_What is expected_
Count the lines in the records that hold the string "producción". Only the number should be given.

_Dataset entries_
============

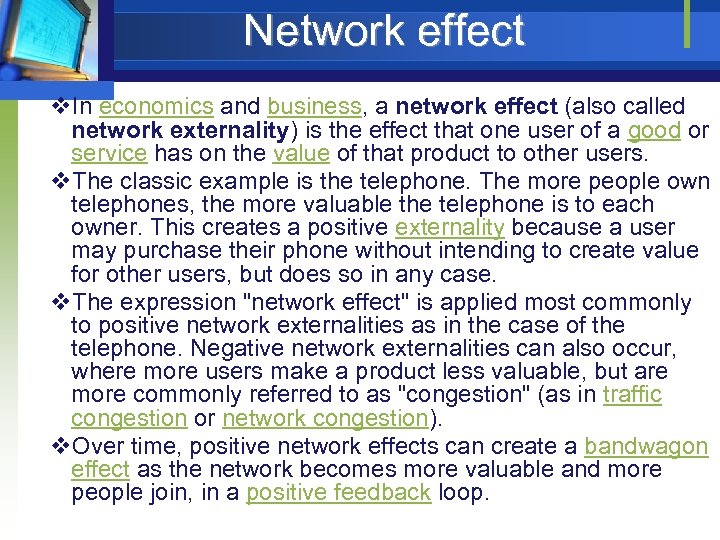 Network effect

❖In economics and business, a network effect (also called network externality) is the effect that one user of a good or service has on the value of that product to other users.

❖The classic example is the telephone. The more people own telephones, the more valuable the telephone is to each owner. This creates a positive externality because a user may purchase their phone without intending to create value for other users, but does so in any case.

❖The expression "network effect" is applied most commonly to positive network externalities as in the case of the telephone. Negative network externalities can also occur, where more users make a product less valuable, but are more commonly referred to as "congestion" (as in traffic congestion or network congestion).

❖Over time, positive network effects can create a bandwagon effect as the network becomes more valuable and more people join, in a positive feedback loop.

============

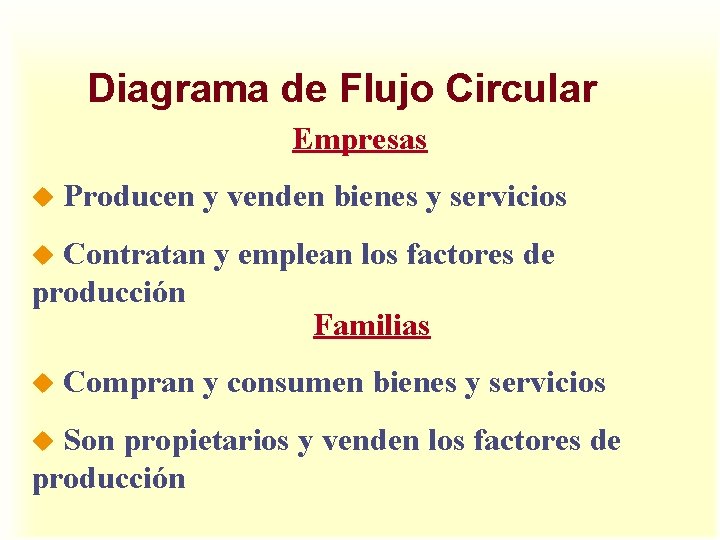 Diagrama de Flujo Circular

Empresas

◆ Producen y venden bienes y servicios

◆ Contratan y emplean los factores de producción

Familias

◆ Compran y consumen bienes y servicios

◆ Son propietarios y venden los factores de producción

============

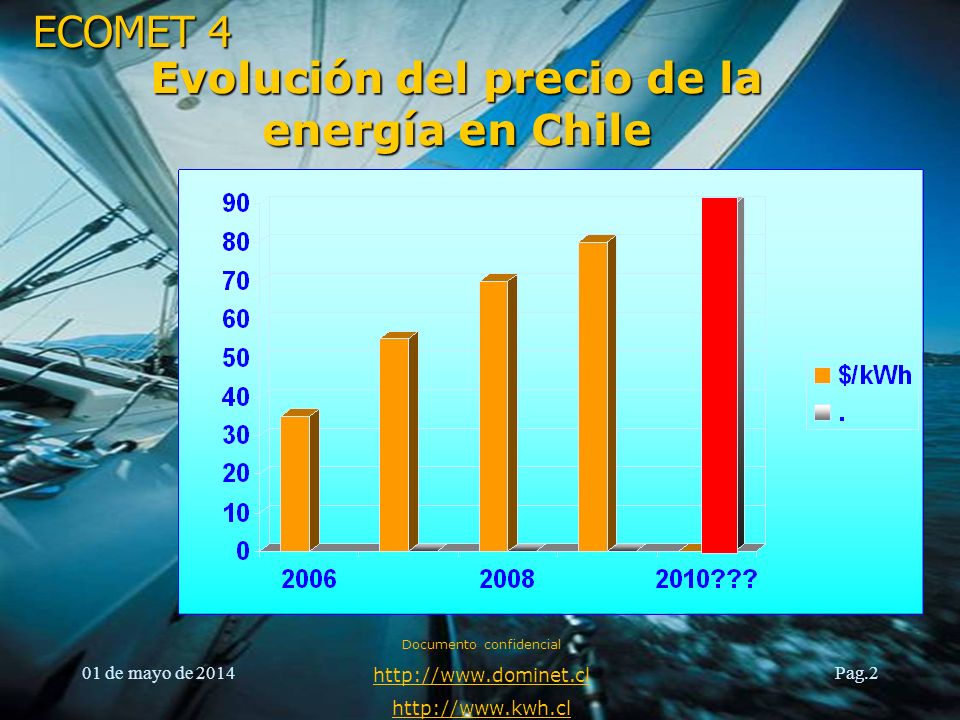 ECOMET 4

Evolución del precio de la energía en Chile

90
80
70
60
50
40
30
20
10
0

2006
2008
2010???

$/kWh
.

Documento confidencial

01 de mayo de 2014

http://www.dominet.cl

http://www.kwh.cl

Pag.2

============

_Response box_
2